Exercise brief: Go through the records below and return each line that contains the word "image", copied in full.
_____
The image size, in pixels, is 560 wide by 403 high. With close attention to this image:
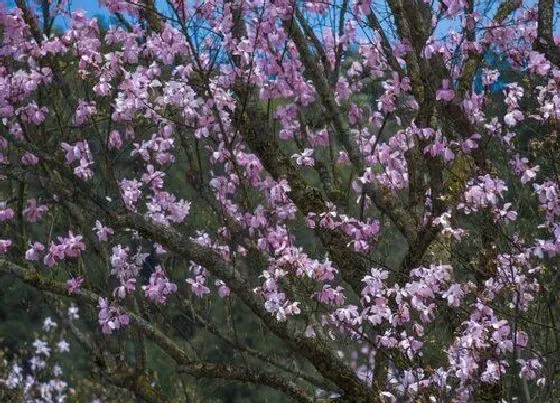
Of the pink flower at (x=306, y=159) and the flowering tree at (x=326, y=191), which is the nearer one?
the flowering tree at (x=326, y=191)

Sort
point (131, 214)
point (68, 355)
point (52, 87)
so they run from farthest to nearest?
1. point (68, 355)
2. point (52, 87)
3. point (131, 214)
_____
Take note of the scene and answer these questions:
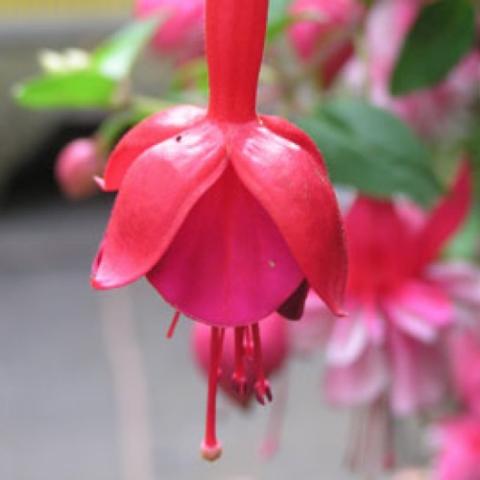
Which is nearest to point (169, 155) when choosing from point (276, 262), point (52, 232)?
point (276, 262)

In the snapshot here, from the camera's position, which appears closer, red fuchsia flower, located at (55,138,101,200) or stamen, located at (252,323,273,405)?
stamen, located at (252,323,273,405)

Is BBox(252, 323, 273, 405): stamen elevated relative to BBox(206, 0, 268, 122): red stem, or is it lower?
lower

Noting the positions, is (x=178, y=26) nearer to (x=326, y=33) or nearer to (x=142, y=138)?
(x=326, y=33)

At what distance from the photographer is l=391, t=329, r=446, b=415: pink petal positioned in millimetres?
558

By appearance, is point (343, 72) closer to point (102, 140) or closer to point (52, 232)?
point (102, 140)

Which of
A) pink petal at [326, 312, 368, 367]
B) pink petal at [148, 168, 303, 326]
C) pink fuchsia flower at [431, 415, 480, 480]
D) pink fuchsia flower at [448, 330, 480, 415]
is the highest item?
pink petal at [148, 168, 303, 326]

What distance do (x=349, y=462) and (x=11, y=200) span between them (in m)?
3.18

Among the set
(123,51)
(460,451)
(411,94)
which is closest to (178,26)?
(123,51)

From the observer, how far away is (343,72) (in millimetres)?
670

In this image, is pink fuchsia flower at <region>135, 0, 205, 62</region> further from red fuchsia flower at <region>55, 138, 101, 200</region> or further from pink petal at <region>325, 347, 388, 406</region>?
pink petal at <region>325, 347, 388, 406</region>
_____
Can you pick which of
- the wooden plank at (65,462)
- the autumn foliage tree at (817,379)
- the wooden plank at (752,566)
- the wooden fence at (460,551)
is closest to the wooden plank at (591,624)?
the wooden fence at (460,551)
_____
Task result:
The image size, in pixels, is 560 wide by 403 high. With close attention to this image:
In this image, is pink fuchsia flower at <region>135, 0, 205, 62</region> further from red fuchsia flower at <region>55, 138, 101, 200</region> or further from pink petal at <region>325, 347, 388, 406</region>?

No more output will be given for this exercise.